Code for ACL2021 paper Consistency Regularization for Cross-Lingual Fine-Tuning.

Related tags

Deep LearningxTune
Overview

xTune

Code for ACL2021 paper Consistency Regularization for Cross-Lingual Fine-Tuning.

Environment

DockerFile: dancingsoul/pytorch:xTune

Install the fine-tuning code: pip install --user .

Data & Model Preparation

XTREME Datasets

  1. Create a download folder with mkdir -p download in the root of this project.
  2. manually download panx_dataset (for NER) [here][2], (note that it will download as AmazonPhotos.zip) to the download directory.
  3. run the following command to download the remaining datasets: bash scripts/download_data.sh The code of downloading dataset from XTREME is from [xtreme offical repo][1].

Note that we keep the labels in test set for easier evaluation. To prevent accidental evaluation on the test sets while running experiments, the code of [xtreme offical repo][1] removes labels of the test data during pre-processing and changes the order of the test sentences for cross-lingual sentence retrieval. Replace csv.writer(fout, delimiter='\t') with csv.writer(fout, delimiter='\t', quoting=csv.QUOTE_NONE, quotechar='') in utils_process.py if using XTREME official repo.

Translations

XTREME provides translations for SQuAD v1.1 (only train and dev), MLQA, PAWS-X, TyDiQA-GoldP, XNLI, and XQuAD, which can be downloaded from [here][3]. The xtreme_translations folder should be moved to the download directory.

The target language translations for panx and udpos are obtained with Google Translate, since they are not provided. Our processed version can be downloaded from [here][4]. It should be merged with the above xtreme_translations folder.

Bi-lingual dictionaries

We obtain the bi-lingual dictionaries from the [MUSE][6] repo. For convenience, you can download them from [here][7] and move it to the download directory, i.e., ./download/dicts.

Models

XLM-Roberta is supported. We utilize the [huggingface][5] format, which can be downloaded with bash scripts/download_model.sh.

Fine-tuning Usage

Our default settings were using Nvidia V100-32GB GPU cards. If there were out-of-memory errors, you can reduce per_gpu_train_batch_size while increasing gradient_accumulation_steps, or use multi-GPU training.

xTune consists of a two-stage training process.

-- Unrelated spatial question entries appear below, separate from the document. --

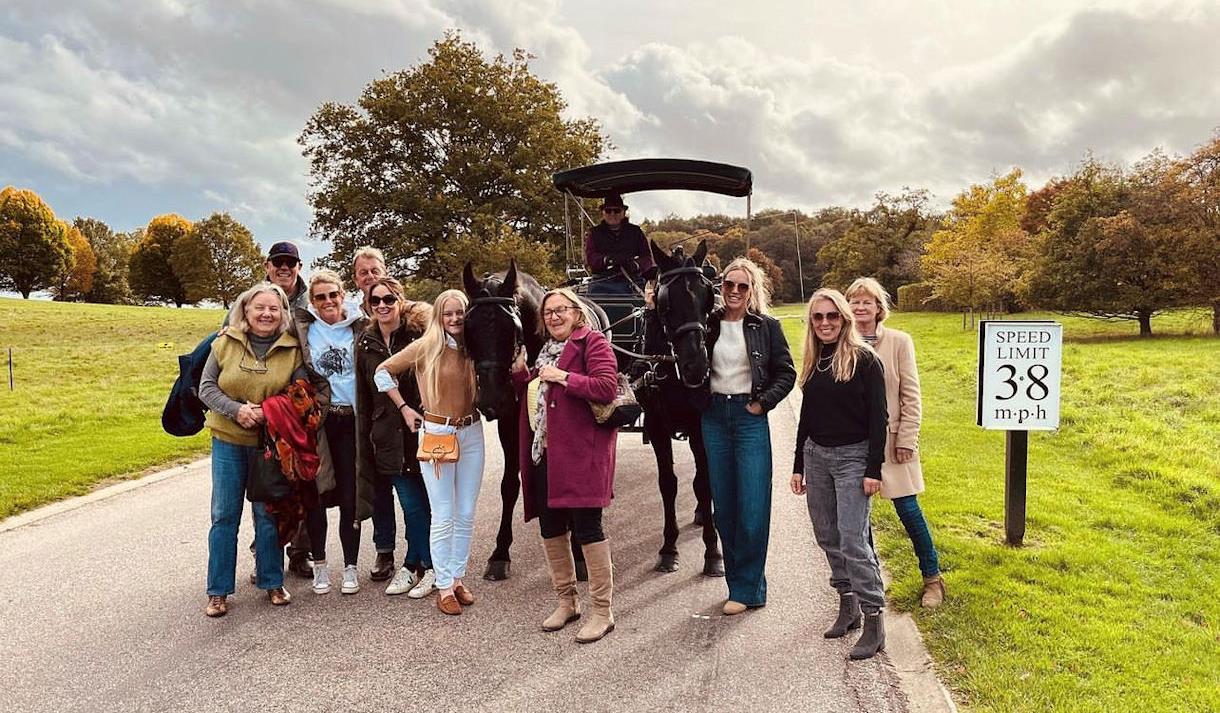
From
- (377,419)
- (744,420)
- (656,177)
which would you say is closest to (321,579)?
(377,419)

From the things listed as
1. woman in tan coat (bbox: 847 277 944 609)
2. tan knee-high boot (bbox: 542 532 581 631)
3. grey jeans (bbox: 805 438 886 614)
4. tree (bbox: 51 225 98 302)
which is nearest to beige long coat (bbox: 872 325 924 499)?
woman in tan coat (bbox: 847 277 944 609)

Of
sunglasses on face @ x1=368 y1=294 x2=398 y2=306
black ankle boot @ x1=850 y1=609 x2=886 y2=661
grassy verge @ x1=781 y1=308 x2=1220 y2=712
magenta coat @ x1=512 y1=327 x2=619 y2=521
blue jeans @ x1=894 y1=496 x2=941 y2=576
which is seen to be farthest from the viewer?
sunglasses on face @ x1=368 y1=294 x2=398 y2=306

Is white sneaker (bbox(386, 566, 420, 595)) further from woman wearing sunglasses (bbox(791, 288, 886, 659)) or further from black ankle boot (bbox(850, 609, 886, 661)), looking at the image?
black ankle boot (bbox(850, 609, 886, 661))

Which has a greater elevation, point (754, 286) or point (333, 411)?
point (754, 286)

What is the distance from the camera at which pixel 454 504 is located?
4727mm

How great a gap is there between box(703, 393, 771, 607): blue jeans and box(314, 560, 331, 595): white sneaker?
2.69 meters

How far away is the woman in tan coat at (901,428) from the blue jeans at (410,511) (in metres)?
3.04

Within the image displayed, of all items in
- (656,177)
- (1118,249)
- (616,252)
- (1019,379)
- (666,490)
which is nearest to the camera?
(1019,379)

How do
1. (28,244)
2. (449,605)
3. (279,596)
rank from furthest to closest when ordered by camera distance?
(28,244) → (279,596) → (449,605)

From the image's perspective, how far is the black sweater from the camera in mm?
3943

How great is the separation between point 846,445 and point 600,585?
1.59 meters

  • Stage 1: fine-tuning with example consistency on the English training set.
  • Stage 2: fine-tuning with example consistency on the augmented training set and regularize model consistency with the model from Stage 1.

It's recommended to use both Stage 1 and Stage 2 for token-level tasks, such as sequential labeling, and question answering. For text classification, you can only use Stage 1 if the computation budget was limited.

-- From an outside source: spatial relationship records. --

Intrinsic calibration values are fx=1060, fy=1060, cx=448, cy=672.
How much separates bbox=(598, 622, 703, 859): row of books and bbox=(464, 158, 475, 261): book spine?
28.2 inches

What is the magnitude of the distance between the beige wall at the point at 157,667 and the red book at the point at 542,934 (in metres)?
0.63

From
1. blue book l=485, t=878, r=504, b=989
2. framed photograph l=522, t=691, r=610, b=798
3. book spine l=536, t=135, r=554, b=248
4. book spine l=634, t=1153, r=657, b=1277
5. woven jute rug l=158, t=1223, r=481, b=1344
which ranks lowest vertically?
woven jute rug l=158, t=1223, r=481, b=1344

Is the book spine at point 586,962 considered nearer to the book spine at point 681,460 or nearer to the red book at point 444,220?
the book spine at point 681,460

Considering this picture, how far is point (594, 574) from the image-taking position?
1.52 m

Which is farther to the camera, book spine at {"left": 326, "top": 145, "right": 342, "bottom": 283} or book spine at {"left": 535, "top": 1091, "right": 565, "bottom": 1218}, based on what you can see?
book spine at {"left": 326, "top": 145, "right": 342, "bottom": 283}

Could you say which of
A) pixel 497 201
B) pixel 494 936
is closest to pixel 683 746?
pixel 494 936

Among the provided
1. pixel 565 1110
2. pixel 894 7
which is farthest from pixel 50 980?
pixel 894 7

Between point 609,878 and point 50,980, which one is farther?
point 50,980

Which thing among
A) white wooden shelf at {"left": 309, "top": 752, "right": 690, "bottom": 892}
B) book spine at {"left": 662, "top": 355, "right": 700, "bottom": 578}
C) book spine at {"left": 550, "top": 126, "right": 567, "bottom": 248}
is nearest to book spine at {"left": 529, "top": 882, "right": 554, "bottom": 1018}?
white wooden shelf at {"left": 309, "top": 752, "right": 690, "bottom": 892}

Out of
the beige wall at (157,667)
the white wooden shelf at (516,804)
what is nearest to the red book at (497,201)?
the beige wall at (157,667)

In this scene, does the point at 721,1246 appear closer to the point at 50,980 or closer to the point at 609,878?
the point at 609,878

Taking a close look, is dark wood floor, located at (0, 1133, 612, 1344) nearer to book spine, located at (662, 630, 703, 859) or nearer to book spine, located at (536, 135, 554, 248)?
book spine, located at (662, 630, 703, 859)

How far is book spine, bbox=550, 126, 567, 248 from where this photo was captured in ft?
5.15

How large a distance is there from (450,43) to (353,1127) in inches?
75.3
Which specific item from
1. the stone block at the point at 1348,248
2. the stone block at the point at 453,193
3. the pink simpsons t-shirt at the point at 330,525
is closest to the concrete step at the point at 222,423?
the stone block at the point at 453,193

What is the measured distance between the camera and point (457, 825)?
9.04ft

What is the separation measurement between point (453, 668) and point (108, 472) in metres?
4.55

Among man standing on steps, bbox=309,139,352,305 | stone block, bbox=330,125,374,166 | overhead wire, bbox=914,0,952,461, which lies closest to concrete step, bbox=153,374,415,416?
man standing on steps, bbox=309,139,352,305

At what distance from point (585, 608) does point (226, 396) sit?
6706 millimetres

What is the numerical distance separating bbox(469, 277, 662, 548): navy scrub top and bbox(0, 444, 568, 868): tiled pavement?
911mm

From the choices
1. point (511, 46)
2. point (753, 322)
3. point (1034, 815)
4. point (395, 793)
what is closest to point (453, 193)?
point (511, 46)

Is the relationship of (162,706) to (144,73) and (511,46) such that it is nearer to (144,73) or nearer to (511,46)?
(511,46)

bash ./scripts/train.sh [setting] [dataset] [model] [stage] [gpu] [data_dir] [output_dir]

where the options are described as follows:

  • [setting]: translate-train-all (using input translation for the languages other than English) or cross-lingual-transfer (only using English for zero-shot cross-lingual transfer)
  • [dataset]: dataset names in XTREME, i.e., xnli, panx, pawsx, udpos, mlqa, tydiqa, xquad
  • [model]: xlm-roberta-base, xlm-roberta-large
  • [stage]: 1 (first stage), 2 (second stage)
  • [gpu]: used to set environment variable CUDA_VISIBLE_DEVICES
  • [data_dir]: folder of training data
  • [output_dir]: folder of fine-tuning output

Examples: XTREME Tasks

XNLI fine-tuning on English training set and translated training sets (translate-train-all)

# run stage 1 of xTune
bash ./scripts/train.sh translate-train-all xnli xlm-roberta-base 1
# run stage 2 of xTune (optional)
bash ./scripts/train.sh translate-train-all xnli xlm-roberta-base 2

XNLI fine-tuning on English training set (cross-lingual-transfer)

# run stage 1 of xTune
bash ./scripts/train.sh cross-lingual-transfer xnli xlm-roberta-base 1
# run stage 2 of xTune (optional)
bash ./scripts/train.sh cross-lingual-transfer xnli xlm-roberta-base 2

Paper

Please cite our paper \cite{bo2021xtune} if you found the resources in the repository useful.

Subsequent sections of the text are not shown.